Enhancing vibriosis vaccination in fish: genetically modified Nannochloropsis sp. as an oral vaccine carrier.

Abstract

Vibriosis, caused by Vibrio species, threatens marine aquaculture worldwide. Traditional vaccination methods are labor-intensive, expensive, and stressful for fish. This study investigates genetically modified Nannochloropsis sp. as a novel oral vaccine carrier against vibriosis. Using homologous recombination, nitrate reductase gene was targeted to integrate an expression cassette containing the outer membrane protein kinase (OmpK) gene from V. harveyi. Transformed microalgae were generated through electroporation and screened with bleomycin. Transgenic lines were validated at genomic, transcriptional, and translational levels.
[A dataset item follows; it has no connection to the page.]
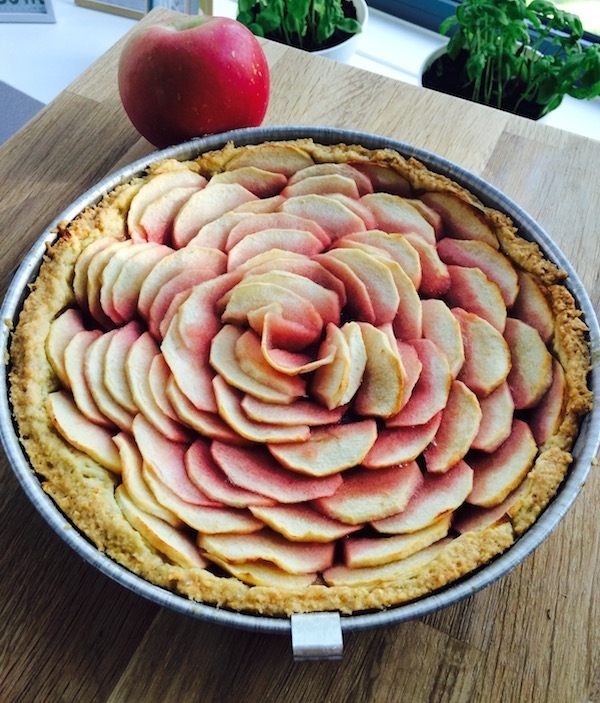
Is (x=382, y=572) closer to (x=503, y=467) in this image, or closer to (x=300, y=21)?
(x=503, y=467)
The transgenic microalgae were incorporated into fish feed to assess vaccine efficacy in fish model for infectious disease, zebrafish (Danio rerio). Immune responses were analyzed by examining IgZ, TNF-α, and IL-1β gene expression. Efficacy was evaluated through histopathology and relative percentage of survival (RPS) following bacterial challenge. Results confirmed successful transformation, with microalgae surviving bleomycin screening at 30 µgmland exhibiting expression cassette integration via PCR and RT-PCR. Western and dot blot analyses confirmed OmpK protein expression. Vaccinated fish showed increased IgZ expression, indicating robust immune response. Fish receiving the oral vaccine achieved 90 ± 3% RPS compared to 36 ± 4.36% in controls. This approach promises to revolutionize fish vaccination, enhance aquaculture productivity, and reduce antibiotic dependence.